Produced by John Bickers, and Dagny
A MAN OF BUSINESS
By Honore De Balzac
Translated by Clara Bell and Others
DEDICATION
To Monsieur le Baron James de Rothschild, Banker and Austrian Consul-General at Paris.
A MAN OF BUSINESS
The word _lorette_ is a euphemism invented to describe the status of a personage, or a personage of a status, of which it is awkward to speak; the French Academie, in its modesty, having omitted to supply a definition out of regard for the age of its forty members. Whenever a new word comes to supply the place of an unwieldy circumlocution, its fortune is assured; the word _lorette_ has passed into the language of every class of society, even where the lorette herself will never gain an entrance. It was only invented in 1840, and derived beyond a doubt from the agglomeration of such swallows' nests about the Church of Our Lady of Loretto.
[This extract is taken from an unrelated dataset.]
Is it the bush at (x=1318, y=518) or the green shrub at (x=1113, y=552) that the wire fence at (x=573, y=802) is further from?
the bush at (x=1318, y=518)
This information is for etymoligists only. Those gentlemen would not be so often in a quandary if mediaeval writers had only taken such pains with details of contemporary manners as we take in these days of analysis and description.
Mlle. Turquet, or Malaga, for she is better known by her pseudonym (See _La fausse Maitresse_.), was one of the earliest parishioners of that charming church. At the time to which this story belongs, that lighthearted and lively damsel gladdened the existence of a notary with a wife somewhat too bigoted, rigid, and frigid for domestic happiness.
Now, it so fell out that one Carnival evening Maitre Cardot was entertaining guests at Mlle. Turquet's house--Desroches the attorney, Bixiou of the caricatures, Lousteau the journalist, Nathan, and others; it is quite unnecessary to give any further description of these personages, all bearers of illustrious names in the _Comedie Humaine_. Young La Palferine, in spite of his title of Count and his great descent, which, alas! means a great descent in fortune likewise, had honored the notary's little establishment with his presence.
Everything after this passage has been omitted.